MetaStore: High-Performance Metagenomic Analysis via In-Storage Computing.

Metagenomics has led to significant advancements in many fields. Metagenomic analysis commonly involves the key tasks of determining the species present in a sample and their relative abundances. These tasks require searching large metagenomic databases containing information on different species' genomes.
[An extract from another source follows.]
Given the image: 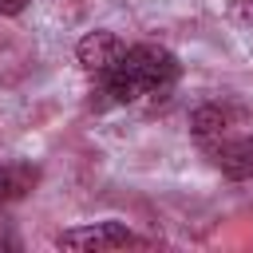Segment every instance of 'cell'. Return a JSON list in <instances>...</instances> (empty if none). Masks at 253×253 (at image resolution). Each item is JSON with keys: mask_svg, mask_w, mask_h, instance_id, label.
I'll return each mask as SVG.
<instances>
[{"mask_svg": "<svg viewBox=\"0 0 253 253\" xmlns=\"http://www.w3.org/2000/svg\"><path fill=\"white\" fill-rule=\"evenodd\" d=\"M206 154H210V162L225 174V178H237V182H249L253 178V138H213V142H206Z\"/></svg>", "mask_w": 253, "mask_h": 253, "instance_id": "cell-3", "label": "cell"}, {"mask_svg": "<svg viewBox=\"0 0 253 253\" xmlns=\"http://www.w3.org/2000/svg\"><path fill=\"white\" fill-rule=\"evenodd\" d=\"M229 123H233V115H229L225 107H217V103H206V107H198V111L190 115V130H194V138H202V142L221 138V134L229 130Z\"/></svg>", "mask_w": 253, "mask_h": 253, "instance_id": "cell-6", "label": "cell"}, {"mask_svg": "<svg viewBox=\"0 0 253 253\" xmlns=\"http://www.w3.org/2000/svg\"><path fill=\"white\" fill-rule=\"evenodd\" d=\"M249 20H253V8H249Z\"/></svg>", "mask_w": 253, "mask_h": 253, "instance_id": "cell-8", "label": "cell"}, {"mask_svg": "<svg viewBox=\"0 0 253 253\" xmlns=\"http://www.w3.org/2000/svg\"><path fill=\"white\" fill-rule=\"evenodd\" d=\"M123 51H126V43H123L115 32H107V28H95V32H87V36L75 43V59H79V67L91 71V75H103Z\"/></svg>", "mask_w": 253, "mask_h": 253, "instance_id": "cell-4", "label": "cell"}, {"mask_svg": "<svg viewBox=\"0 0 253 253\" xmlns=\"http://www.w3.org/2000/svg\"><path fill=\"white\" fill-rule=\"evenodd\" d=\"M178 79V59L158 43L126 47L103 75H95V107H123L142 95H162Z\"/></svg>", "mask_w": 253, "mask_h": 253, "instance_id": "cell-1", "label": "cell"}, {"mask_svg": "<svg viewBox=\"0 0 253 253\" xmlns=\"http://www.w3.org/2000/svg\"><path fill=\"white\" fill-rule=\"evenodd\" d=\"M24 8H28V0H0V16H16Z\"/></svg>", "mask_w": 253, "mask_h": 253, "instance_id": "cell-7", "label": "cell"}, {"mask_svg": "<svg viewBox=\"0 0 253 253\" xmlns=\"http://www.w3.org/2000/svg\"><path fill=\"white\" fill-rule=\"evenodd\" d=\"M55 245L75 249V253H119V249H146L154 241L126 229L123 221H91V225H75V229L55 233Z\"/></svg>", "mask_w": 253, "mask_h": 253, "instance_id": "cell-2", "label": "cell"}, {"mask_svg": "<svg viewBox=\"0 0 253 253\" xmlns=\"http://www.w3.org/2000/svg\"><path fill=\"white\" fill-rule=\"evenodd\" d=\"M36 182H40V170L36 166H28V162H4L0 166V206L32 194Z\"/></svg>", "mask_w": 253, "mask_h": 253, "instance_id": "cell-5", "label": "cell"}]
</instances>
Metagenomic analysis suffers from significant data movement overhead due to moving large amounts of low-reuse data from the storage system to the rest of the system. In-storage processing can be a fundamental solution for reducing data movement overhead. However, designing an in-storage processing system for metagenomics is challenging because none of the existing approaches can be directly implemented in storage effectively due to the hardware limitations of modern SSDs. We propose MetaStore, the first in-storage processing system designed to significantly reduce the data movement overhead of end-to-end metagenomic analysis. MetaStore is enabled by our lightweight and cooperative design that effectively leverages and orchestrates processing inside and outside the storage system. Through our detailed analysis of the end-to-end metagenomic analysis pipeline and careful hardware/software co-design, we address in-storage processing challenges for metagenomics via specialized and efficient 1) task partitioning, 2) data/computation flow coordination, 3) storage technology-aware algorithmic optimizations, 4) light-weight in-storage accelerators, and 5) data mapping. Our evaluation shows that MetaStore outperforms the state-of-the-art performance- and accuracy-optimized software metagenomic tools by 2.7-37.2$\times$ and 6.9-100.2$\times$, respectively, while matching the accuracy of the accuracy-optimized tool. MetaStore achieves 1.5-5.1$\times$ speedup compared to the state-of-the-art metagenomic hardware-accelerated tool, while achieving significantly higher accuracy.